● **Exercise goal**
Can you turn the rows starting at the one containing "Kubota L2501DT Tractor 19,900 Machinery Pete" and ending at the one containing "Рецепт Салат с" into a Markdown table with two columns, Number and Text, skipping any blank lines? Leave the pictures out of the answer.

● **Extracted material**
+ + + +

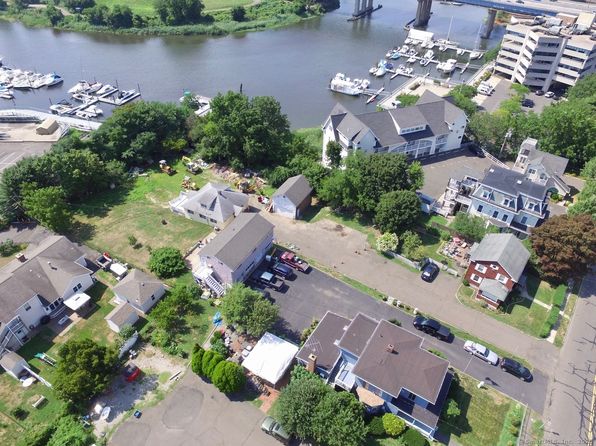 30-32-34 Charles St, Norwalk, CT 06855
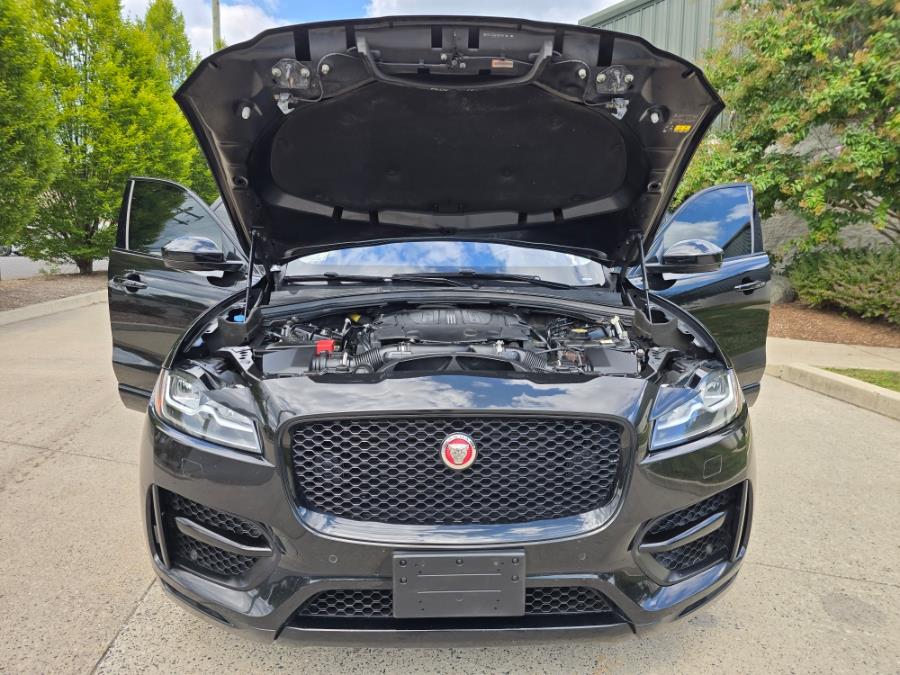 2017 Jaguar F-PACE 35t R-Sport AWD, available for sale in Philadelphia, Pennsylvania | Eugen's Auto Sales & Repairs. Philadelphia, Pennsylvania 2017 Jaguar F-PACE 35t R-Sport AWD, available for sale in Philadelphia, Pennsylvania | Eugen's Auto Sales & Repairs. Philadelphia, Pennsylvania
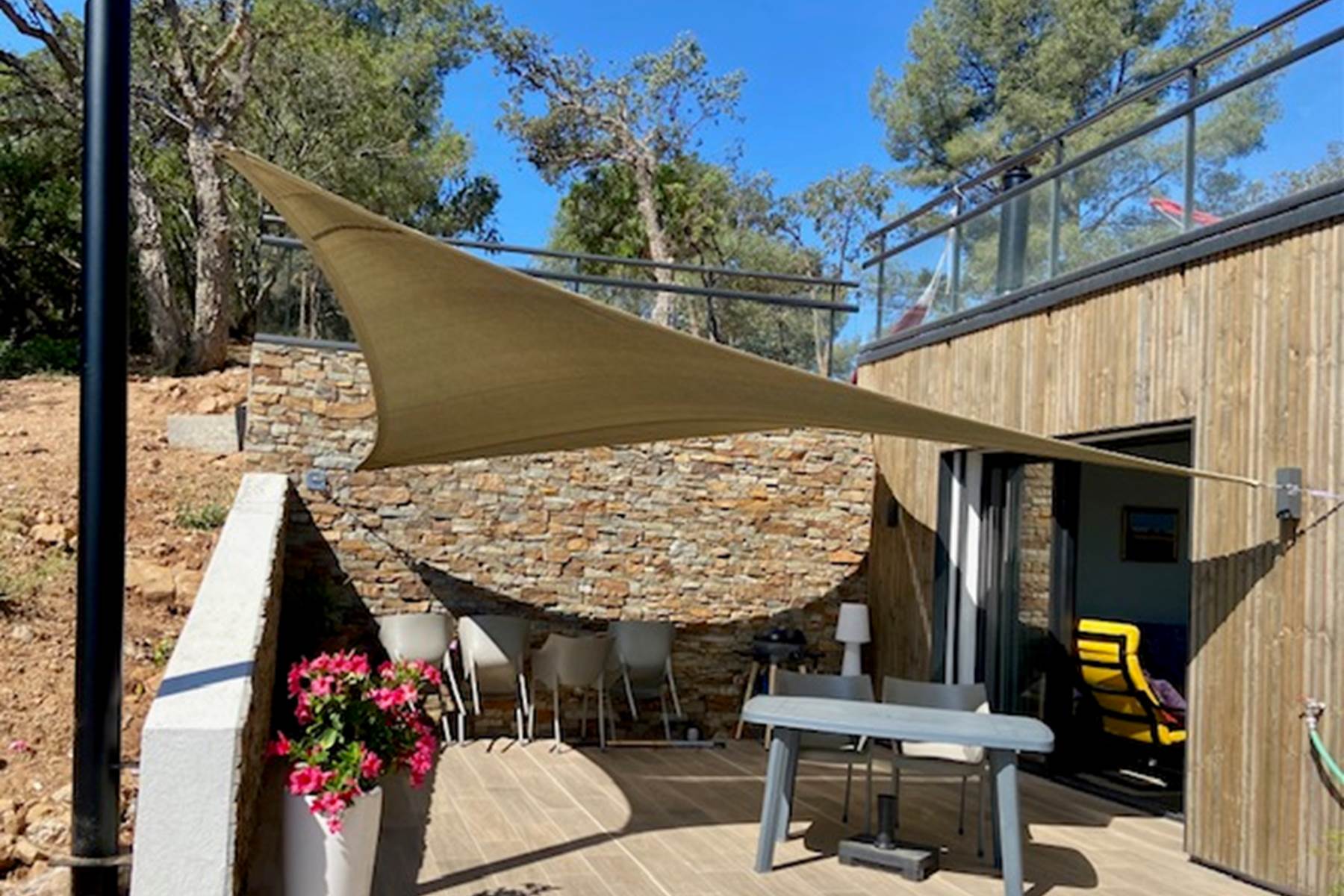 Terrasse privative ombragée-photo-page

+ + + +

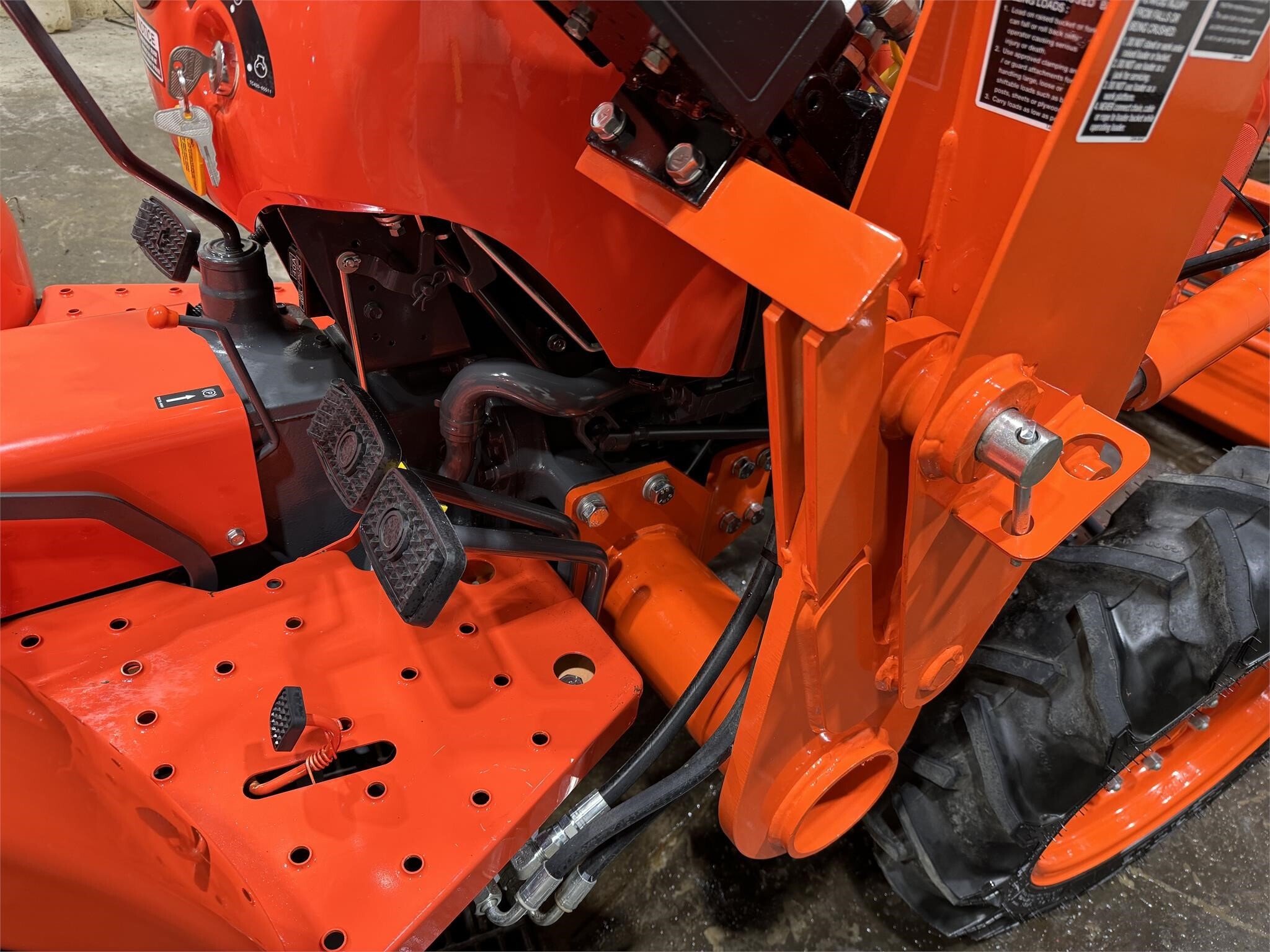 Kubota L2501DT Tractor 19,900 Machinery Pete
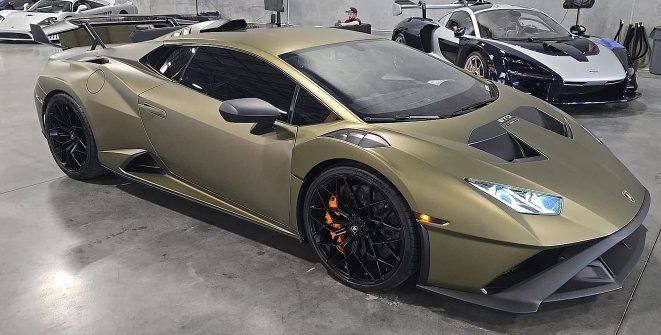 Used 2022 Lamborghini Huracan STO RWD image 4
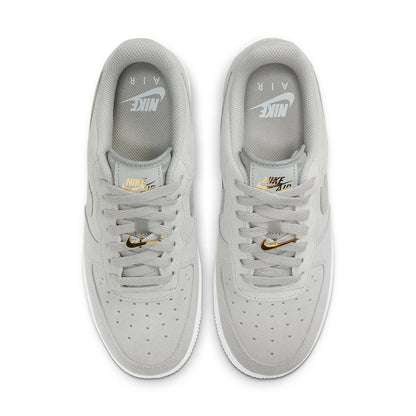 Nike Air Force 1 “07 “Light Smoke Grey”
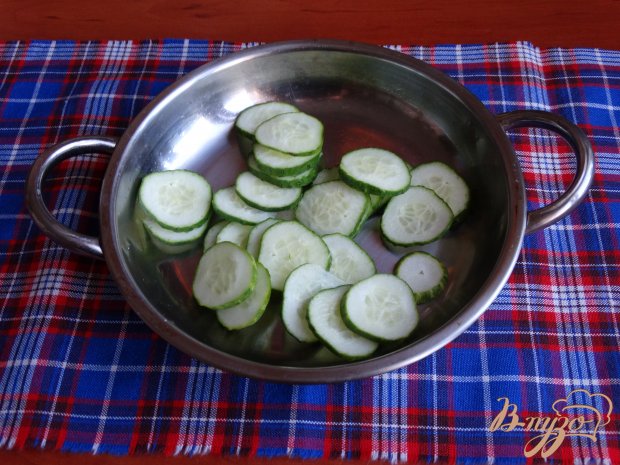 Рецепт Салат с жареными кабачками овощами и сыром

+ + + +

● **Solution for this problem**
| Number | Text |
|---|---|
| 1 |  Kubota L2501DT Tractor 19,900 Machinery Pete |
| 2 |  Used 2022 Lamborghini Huracan STO RWD image 4 |
| 3 |  Nike Air Force 1 “07 “Light Smoke Grey” |
| 4 |  Рецепт Салат с жареными кабачками овощами и сыром |